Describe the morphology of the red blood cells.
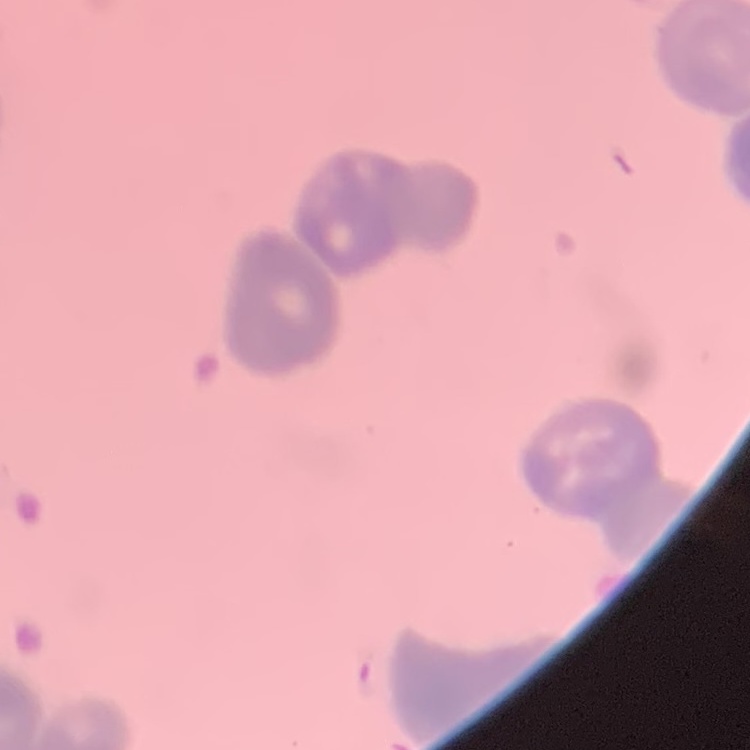
They show rouleaux formation.

image type = one tile cut from a larger photomicrograph
preparation = thin peripheral smear
stain = Field's or Giemsa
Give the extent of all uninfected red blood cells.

■ ■ ■ ■ ■ ■ ■

» Task statement
Each line of the material above should be set down exactly, with no pictures.

» Output for this exercise
Describe the morphology of the red blood cells.
They show rouleaux formation.

image type = one tile cut from a larger photomicrograph
preparation = thin peripheral smear
stain = Field's or Giemsa
Give the extent of all uninfected red blood cells.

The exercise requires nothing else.